The non-zero energy of 2+1 Minkowski space

TL;DR

This paper calculates the energy of 2+1 Minkowski space using a covariant action principle, finding it to be -1/4G, which differs from the anti-de Sitter case and clarifies boundary term contributions.

Contribution

It demonstrates that the Einstein-Hilbert action with Gibbons-Hawking boundary term is finite and stationary for 2+1 asymptotically flat spacetimes, and derives the gravitational Hamiltonian explicitly.

Findings

The energy of 2+1 Minkowski space is -1/4G.

The action principle is finite and stationary without additional boundary terms.

The result differs from the anti-de Sitter case and is consistent with boundary curvature terms.

Abstract

We compute the energy of 2+1 Minkowski space from a covariant action principle. Using Ashtekar and Varadarajan's characterization of 2+1 asymptotic flatness, we first show that the 2+1 Einstein-Hilbert action with Gibbons-Hawking boundary term is both finite on-shell (apart from past and future boundary terms) and stationary about solutions under arbitrary smooth asymptotically flat variations of the metric. Thus, this action provides a valid variational principle and no further boundary terms are required.
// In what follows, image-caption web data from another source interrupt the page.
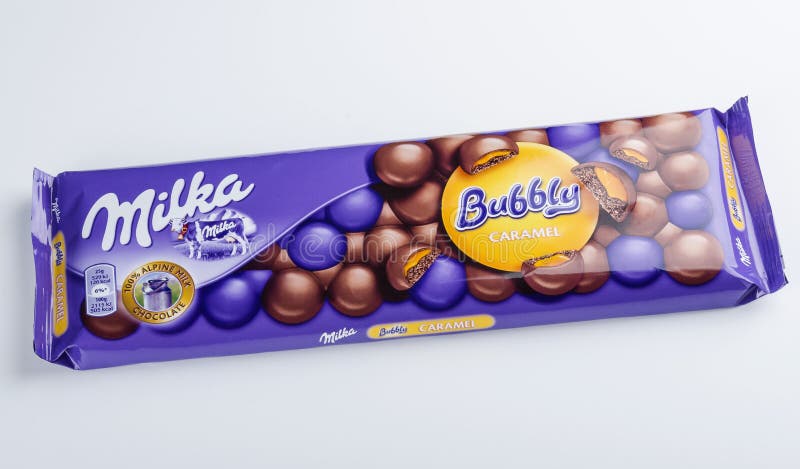 Barra do chocolate borbulhante do caramelo de Milka isolado no fundo branco fotos de stock Barra do chocolate borbulhante do caramelo de Milka isolado no fundo branco fotos de stock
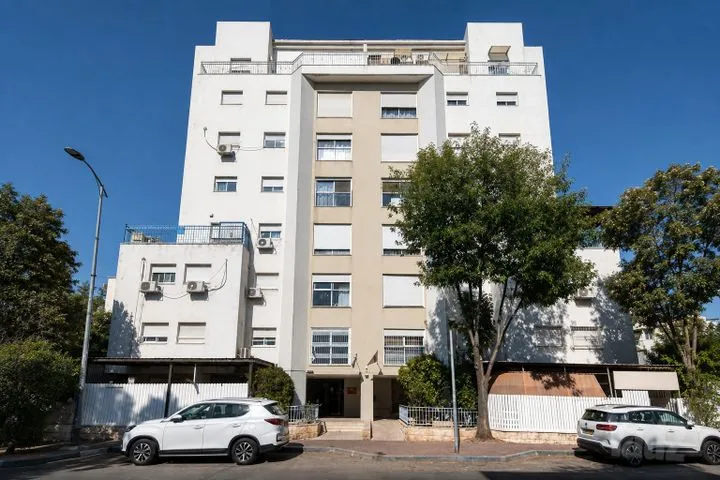 דירה 4 חדרים למכירה בשדרות בית וגן 10, קרית אתא — תמונה 8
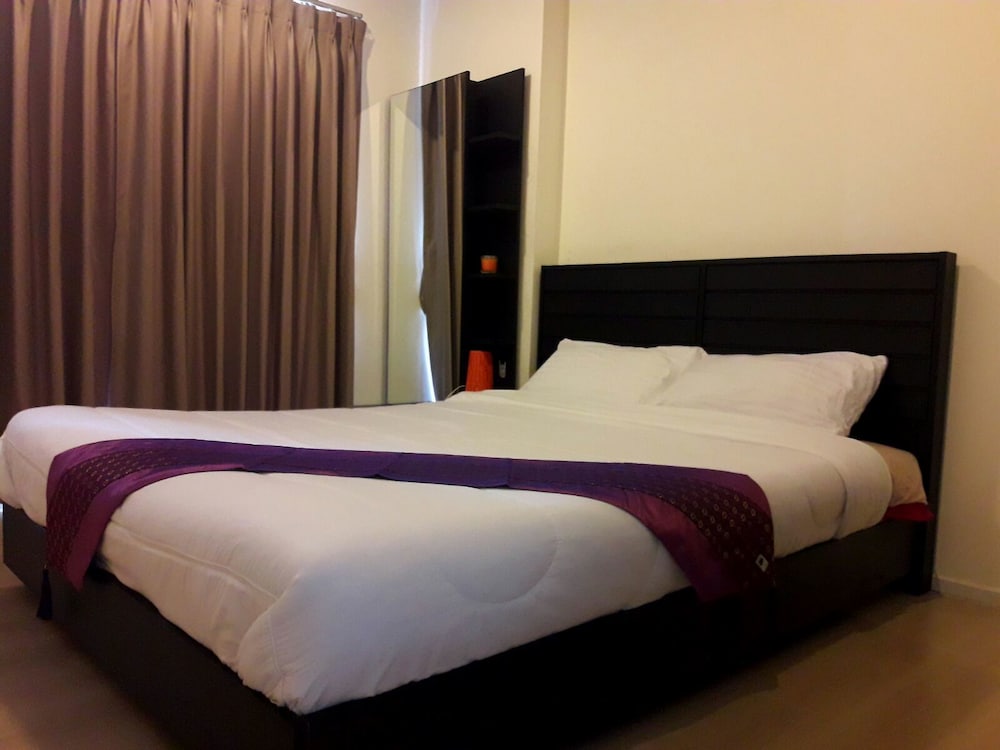 1 Bedroom Apartment with Pool Access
We then obtain the gravitational Hamiltonian by direct computation from this action. The result agrees with the Hamiltonian of Ashtekar and Varadarajan up to an overall addititve constant. This constant is such that 2+1 Minkowski space is assigned the energy E = -1/4G, while the upper bound on the energy is set to zero. Any variational principle with a boundary term built only from the extrinsic and intrinsic curvatures of the boundary is shown to lead to the same result. Interestingly, our result is not the flat-space limit of the corresponding energy -1/8G of 2+1 anti-de Sitter space.